Defencath contains, taurolidine which, upon coming in contact with microbe, destabilizes the cell membrane preventing biofilm formation and subsequent destruction of bacteria. Based on taurolidine’s MOA, resistance is unlikely and there are no reports of resistance to-date from both gram-negative and gram-positive species. Also, taurolidine stays in the catheter with minimal to no exposure to the patient. Phase 3 study and other investigator sponsored studies have shown excellent safety profile.

While the pandemic has negatively affected other drug or related studies, the Truist view is that the pandemic is a tailwind for an expedited approval. The report added:

One of investor concerns on the stock has been whether the FDA would even accept an new drug application filing based on a single positive study when drugs typically require duplicate studies for approval. However, we think FDA’s willingness to not only review the drug but with a priority review status is highly reassuring and validates Defencath’s value proposition. Also, we think the current pandemic environment favors drugs such as Defencath that can reduce potential hospitalizations from catheter related blood stream infections.
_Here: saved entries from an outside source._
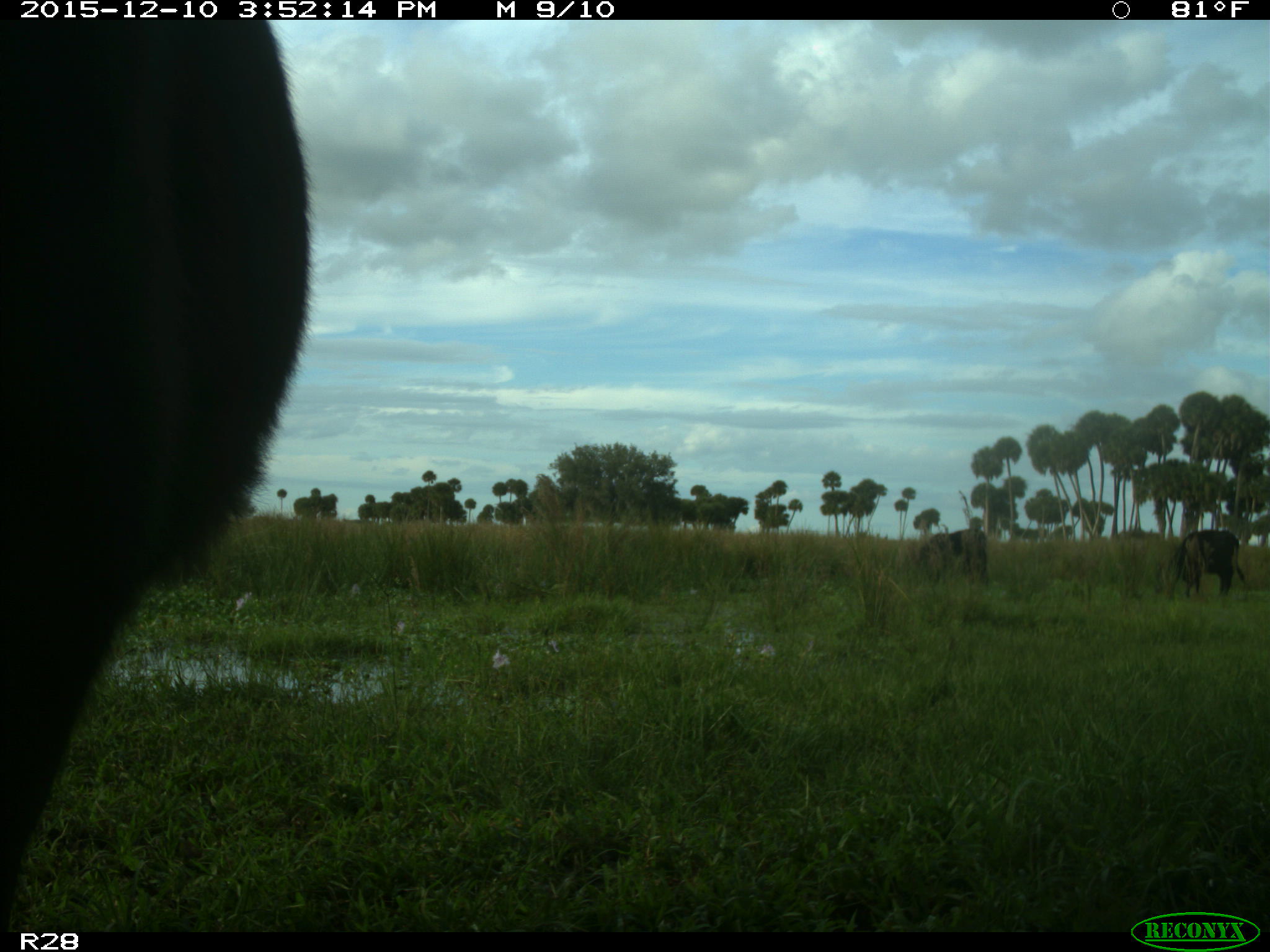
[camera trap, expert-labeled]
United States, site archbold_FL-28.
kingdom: Animalia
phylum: Chordata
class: Mammalia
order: Artiodactyla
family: Bovidae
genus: Bos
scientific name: Bos taurus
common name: domestic cow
Bos taurus (domestic cow).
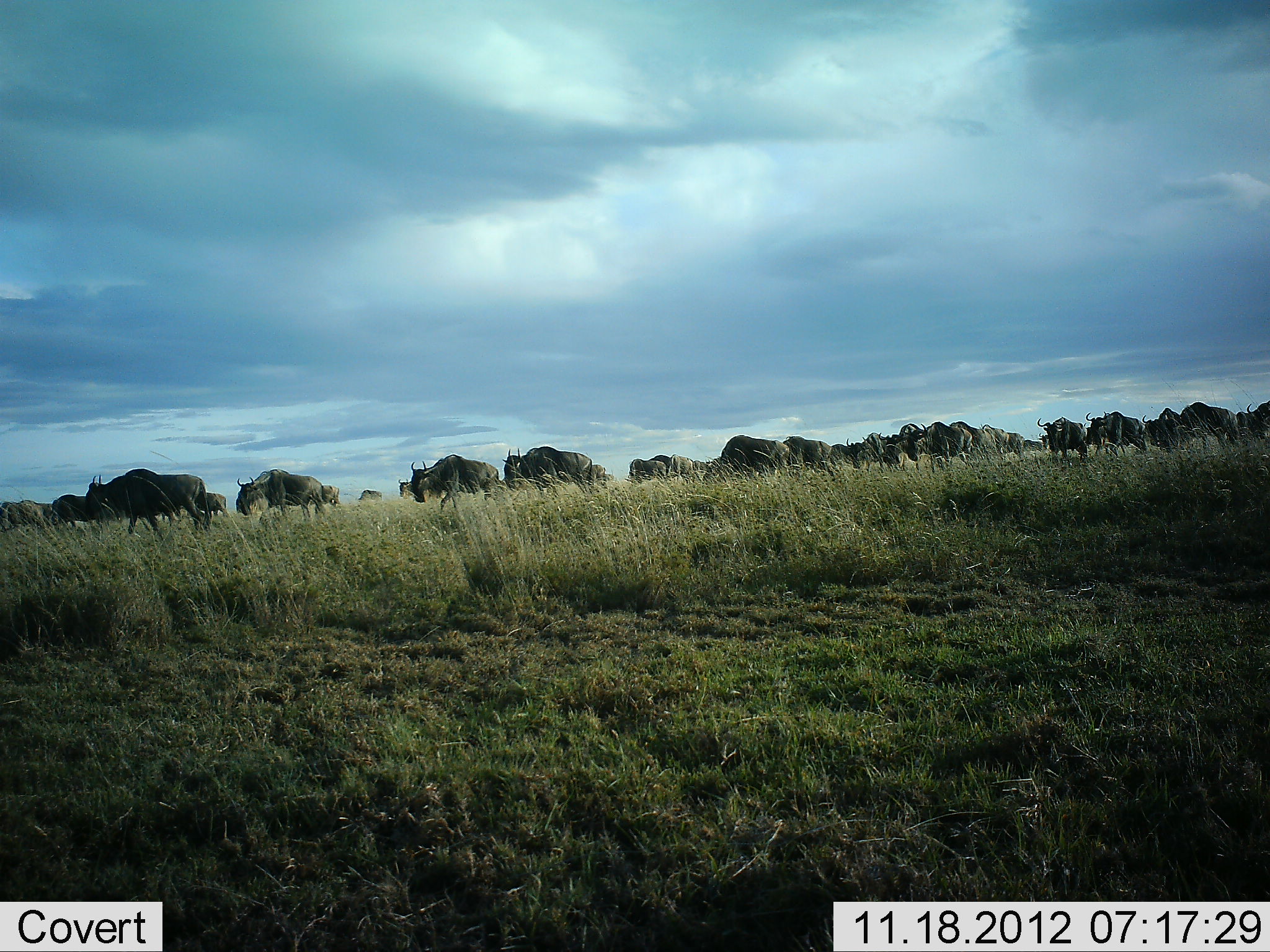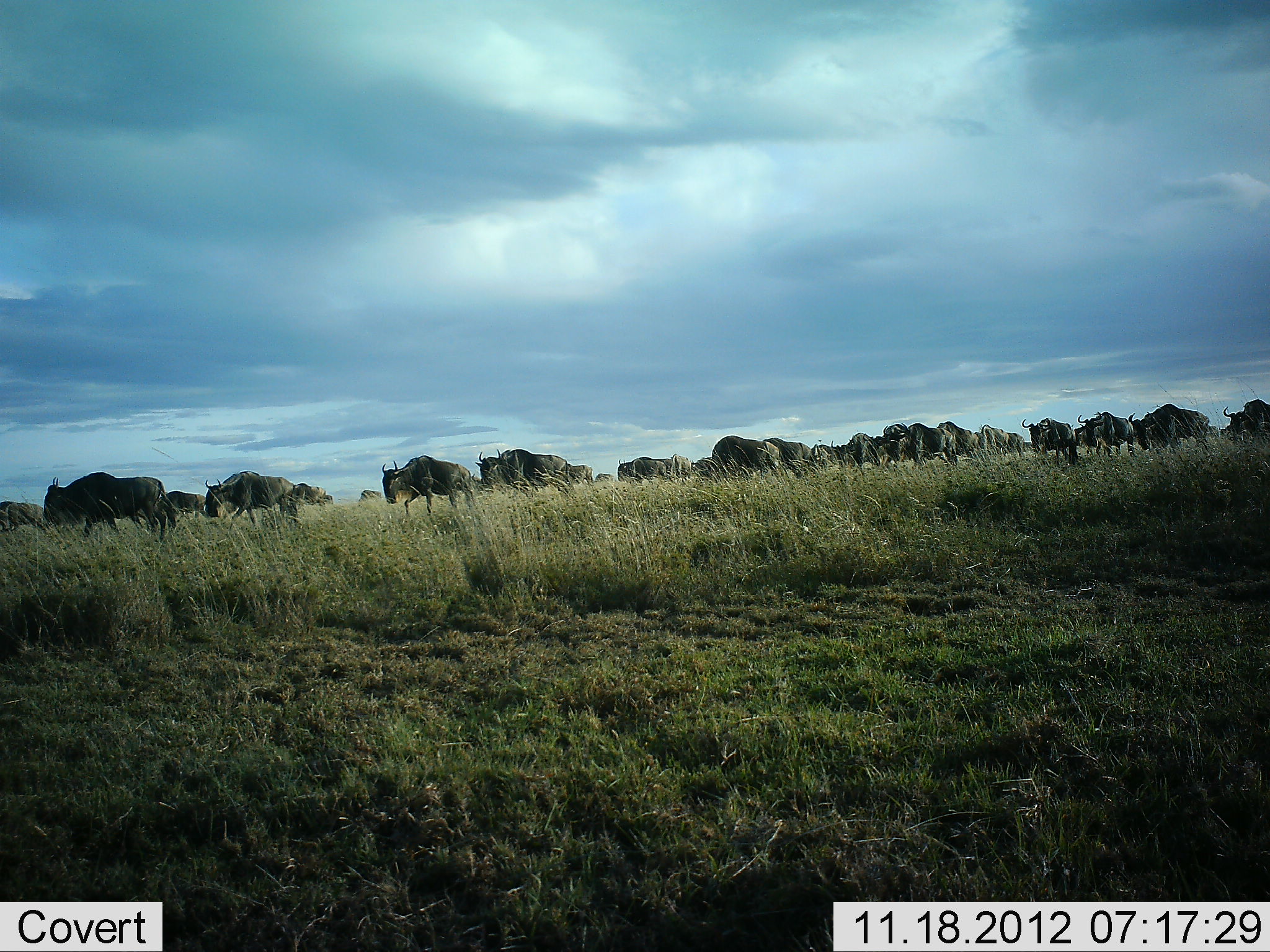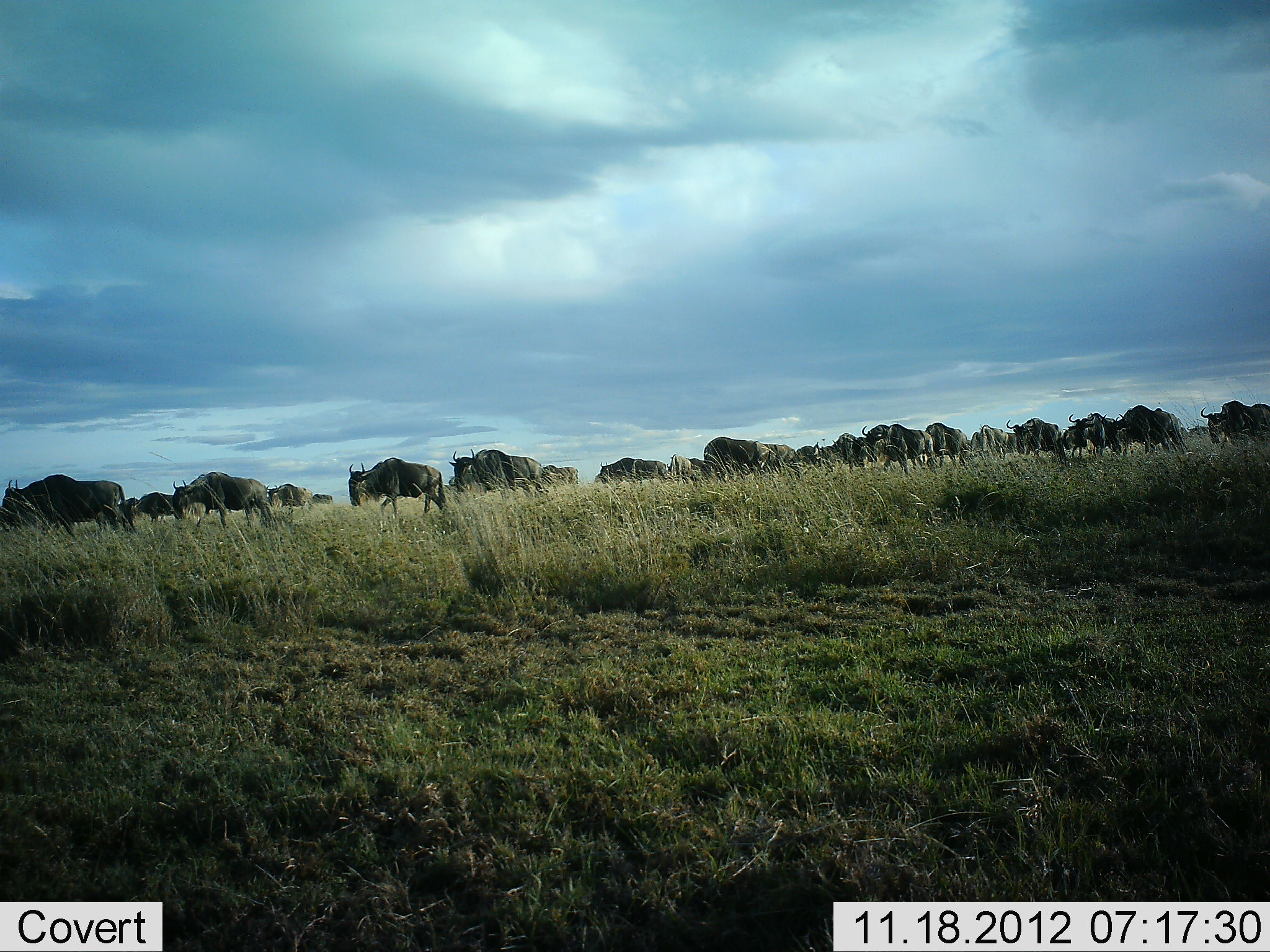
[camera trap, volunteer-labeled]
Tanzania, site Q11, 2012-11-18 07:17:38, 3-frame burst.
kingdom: Animalia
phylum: Chordata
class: Mammalia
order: Artiodactyla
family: Bovidae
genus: Connochaetes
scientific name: Connochaetes taurinus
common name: blue wildebeest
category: wildebeest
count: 11-50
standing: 0%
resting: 0%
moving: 100%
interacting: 0%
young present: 0%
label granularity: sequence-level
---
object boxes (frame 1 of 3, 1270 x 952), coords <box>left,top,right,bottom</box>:
animal: <box>84,468,212,535</box>; <box>410,453,502,514</box>; <box>235,469,327,521</box>; <box>502,446,593,495</box>; <box>900,421,973,475</box>; <box>705,434,792,478</box>; <box>1178,402,1243,451</box>; <box>1086,410,1146,458</box>; <box>1037,415,1087,461</box>; <box>879,423,921,473</box>; <box>1142,407,1183,452</box>; <box>0,499,51,533</box>; <box>949,421,992,461</box>; <box>845,433,887,472</box>; <box>48,493,87,531</box>; <box>782,436,821,473</box>; <box>1237,400,1270,435</box>; <box>809,439,841,474</box>; <box>627,458,669,483</box>; <box>195,491,231,519</box>; <box>981,424,1009,460</box>; <box>668,453,697,478</box>; <box>649,454,675,479</box>; <box>832,443,856,467</box>; <box>1024,433,1051,450</box>; <box>1007,431,1024,457</box>; <box>322,485,342,507</box>; <box>591,464,608,483</box>; <box>398,478,413,499</box>; <box>359,489,383,501</box>; <box>1083,422,1095,446</box>; <box>691,459,707,472</box>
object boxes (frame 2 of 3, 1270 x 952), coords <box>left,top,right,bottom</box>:
animal: <box>43,472,171,544</box>; <box>205,470,301,534</box>; <box>382,454,476,518</box>; <box>1128,403,1212,456</box>; <box>475,449,572,491</box>; <box>882,422,959,471</box>; <box>697,435,782,477</box>; <box>1077,410,1135,459</box>; <box>1022,416,1077,465</box>; <box>764,436,816,479</box>; <box>1223,399,1270,443</box>; <box>936,421,984,460</box>; <box>617,456,674,484</box>; <box>845,432,885,470</box>; <box>0,501,44,531</box>; <box>810,439,852,470</box>; <box>159,490,209,515</box>; <box>974,424,1010,457</box>; <box>295,482,328,506</box>; <box>566,464,595,486</box>; <box>671,453,692,481</box>; <box>1072,423,1091,453</box>; <box>1006,431,1026,458</box>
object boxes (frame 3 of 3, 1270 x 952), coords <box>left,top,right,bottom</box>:
animal: <box>2,473,138,538</box>; <box>348,456,450,519</box>; <box>172,471,278,530</box>; <box>448,449,549,496</box>; <box>861,422,938,475</box>; <box>1199,399,1270,451</box>; <box>1113,404,1171,456</box>; <box>704,436,772,480</box>; <box>1067,412,1122,461</box>; <box>1005,417,1064,461</box>; <box>816,433,869,475</box>; <box>924,421,971,468</box>; <box>961,423,1010,466</box>; <box>1154,407,1193,454</box>; <box>598,457,668,482</box>; <box>131,491,178,525</box>; <box>762,442,804,478</box>; <box>265,483,315,510</box>; <box>793,442,826,469</box>; <box>0,501,29,531</box>; <box>543,464,580,486</box>; <box>664,453,695,478</box>; <box>118,497,140,523</box>; <box>1060,424,1079,454</box>; <box>1005,431,1025,457</box>; <box>689,457,707,476</box>; <box>312,493,335,506</box>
The current base case is $20 for the official price target. That is up over 300% from Friday’s $4.61 closing price, and up just over 3% after the 8% gain to $4.98 that was seen on Monday morning. Truist also listed a bullish case of $50 a share if the corresponding products and technology value are fully approved and capture 100% of their sales potential. To be fair and balanced, Truist’s bearish case is only a $1.00 stock, based solely on its current net cash position.

CorMedix has traded in a range of $2.16 to $8.48 over the past 52 weeks. Investors should consider that this company effectively has no revenues now, and it came public back in 2010.